Many Resources Available To Teach Children About Cooperative Program
By Nikki Riley
April 2007
What is the Cooperative Program? To learn the answer, today’s children expect adventure, excitement, color, and hands-on involvement.
What are the church’s options for learning about the Cooperative support system for implementing the Great Commission? Prepared, prepackaged learning materials are available from WMU, the North American Mission Board and the International Mission Board.
Regular, intentional lesson plans about missionary jobs, mission places and unreached people groups with ideas for hands-on missions experience can be found in Children in Action, Girls In Action, Missions Friends, Royal Ambassadors and some TeamKid curriculums. Seasonal church-wide mission study curriculums are available at least twice per year.
Downloadable information from Web sites such as:
- The official Cooperative Program Web site at http://www.cpmissions.net/2003/default.asp
- The International Mission Board at http://resources.imb.org/index.cfm/fa/store.search.cfm
- Children in Action at http://wmucia.com/index.asp
- Kidzplace, the North American Mission Board’s Web site for children, at http://www.kidzplace.org/site/c.chJKJXOAJlH/b.327171/k.D27C/About_Us.htm
- Girls in Action at http://gapassport.com/
These Web sites offer churches information and activities useful both for teaching and for creating customized lessons.
Leaders choosing to create or customize local and global missions learning experiences should consider these guidelines:
- The content must reflect the purpose.
- Instructions should be offered orally, written and demonstrated.
- Find a way to make the activity easy enough for first graders yet challenging enough for sixth graders.
- Keep a hands-on experience plan flexible enough to make adjustments but not so flexible that no one understands what to do.
- Involve as many adults as possible.

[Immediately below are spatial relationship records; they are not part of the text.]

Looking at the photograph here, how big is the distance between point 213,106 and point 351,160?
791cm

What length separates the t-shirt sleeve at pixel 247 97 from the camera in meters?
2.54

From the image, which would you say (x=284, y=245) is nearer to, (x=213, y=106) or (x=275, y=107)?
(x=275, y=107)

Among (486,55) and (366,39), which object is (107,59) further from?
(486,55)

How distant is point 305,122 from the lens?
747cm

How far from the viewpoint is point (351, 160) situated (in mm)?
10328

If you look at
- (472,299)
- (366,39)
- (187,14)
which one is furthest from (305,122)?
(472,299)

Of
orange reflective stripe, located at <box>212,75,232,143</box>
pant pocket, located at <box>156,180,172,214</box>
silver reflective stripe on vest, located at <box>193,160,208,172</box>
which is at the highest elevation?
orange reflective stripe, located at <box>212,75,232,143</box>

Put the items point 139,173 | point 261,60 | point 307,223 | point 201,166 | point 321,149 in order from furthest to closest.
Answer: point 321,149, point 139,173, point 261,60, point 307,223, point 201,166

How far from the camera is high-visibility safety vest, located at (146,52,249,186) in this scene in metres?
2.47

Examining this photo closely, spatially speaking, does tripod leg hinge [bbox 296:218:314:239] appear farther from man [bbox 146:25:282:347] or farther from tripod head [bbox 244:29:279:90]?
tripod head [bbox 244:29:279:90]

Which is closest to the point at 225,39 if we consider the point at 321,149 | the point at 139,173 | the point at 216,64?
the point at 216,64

Involve a new adult each time.
Creating games or enriching games with learning material can result in a rewarding learning experience. Consider these possibilities:
- Missionsopoly — Make each property a missions location and write Risk and Community Action cards reflecting the dangers and responsibilities of SBC field representatives.
- Missions Trivial Pursuit — Write question cards based on information from Missions Mosaic or the prepared missions curriculums mentioned above for the categories of Missions Map, Careers/Jobs, Unreached Peoples, etc.

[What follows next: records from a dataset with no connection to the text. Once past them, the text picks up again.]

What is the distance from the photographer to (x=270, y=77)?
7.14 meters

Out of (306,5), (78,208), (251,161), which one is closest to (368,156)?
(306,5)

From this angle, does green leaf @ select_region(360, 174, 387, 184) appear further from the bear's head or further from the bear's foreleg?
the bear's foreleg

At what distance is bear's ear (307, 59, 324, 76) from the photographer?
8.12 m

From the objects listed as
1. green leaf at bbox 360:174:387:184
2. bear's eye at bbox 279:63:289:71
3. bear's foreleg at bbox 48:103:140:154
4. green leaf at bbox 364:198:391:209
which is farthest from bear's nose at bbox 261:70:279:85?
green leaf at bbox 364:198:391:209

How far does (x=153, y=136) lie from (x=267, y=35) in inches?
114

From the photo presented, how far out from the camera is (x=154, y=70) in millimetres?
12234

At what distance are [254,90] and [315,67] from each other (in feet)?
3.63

Hands-on involvement can be creative as well. For example, have children make “Thank you Bags” for personnel at your local airport. Fill the bags with candy, hand sanitizer, tissues and a gospel tract. Deliver them as a group, handing them out personally. Airport personnel are very important in the lives of Cooperative Program personnel.
Take children to the place of business of a local Christian professional and be shown first hand what the job involves. Somewhere on the field, a CP missionary is doing this job.
Between already prepared materials and the creativity of church children’s leaders, every child in a Southern Baptist church should be able to answer the question, “What is the Cooperative Program?”